PNG moving away from tied loans
10/ 12/ 2017
He said the Government has learned from experience and is now negotiating loans which have better terms for the country.
He said this following the signing of a concessional loan with the Czechoslovakian EXIM Bank for K172 million (Euro 55 million) for the Boram Hospital Upgrade Project.
Abel said given the experience of the China EXIM Bank loan, which had tied conditions, the PNC-led coalition is now working to move away from such arrangements.
He said the Government is now looking more at financing arrangements, which are not tied and will also have a trickling effect on the economy.
“We want to begin a process where we want to move away from what we call tied bilateral financing. Some of the conditions that come with these loans require that a company must come from that particular country, so we’re doing our best to move away from that.
“We want as much as possible to have open tender, and to have Papua New Guinean companies participate so that more of the indirect benefits from these financing can stay in Papua New Guinea,” he said.
Another aspect of the financing arrangements being explored by the Government is concessional loans with relaxed repayment terms.
The Czech EXIM Bank loan of K172 million for the Boram Hospital is one such arrangement, he said, which has 2 percent interest and 15-year repayment period with a three grace period.
“How we improve these terms so that we have more participation from local companies is very important to us,” Abel said.

EXTRACTED RECORDS:
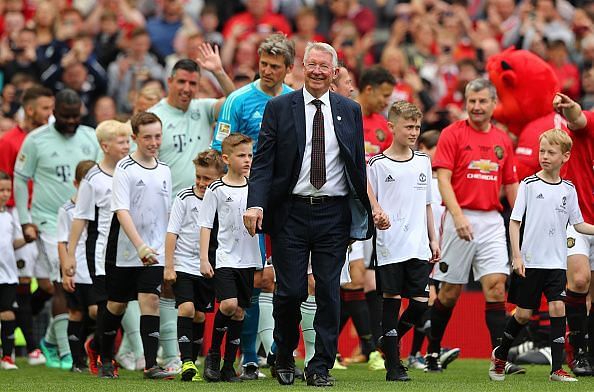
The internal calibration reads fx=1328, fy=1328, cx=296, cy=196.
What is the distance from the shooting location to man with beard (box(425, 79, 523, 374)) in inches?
468

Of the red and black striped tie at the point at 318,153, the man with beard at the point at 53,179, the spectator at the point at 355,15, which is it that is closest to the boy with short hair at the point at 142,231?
the red and black striped tie at the point at 318,153

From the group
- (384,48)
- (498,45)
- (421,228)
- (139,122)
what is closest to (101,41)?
(384,48)

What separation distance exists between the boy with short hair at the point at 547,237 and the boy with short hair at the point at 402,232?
0.74 metres

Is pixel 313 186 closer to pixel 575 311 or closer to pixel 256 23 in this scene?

EXERCISE DETAILS: Translate this sentence from the article on tied loans into Spanish: "Another aspect of the financing arrangements being explored by the Government is concessional loans with relaxed repayment terms."

RESPONSE BELOW: Otro aspecto de los acuerdos de financiamiento que está explorando el Gobierno son los préstamos concesionales con condiciones de reembolso más flexibles.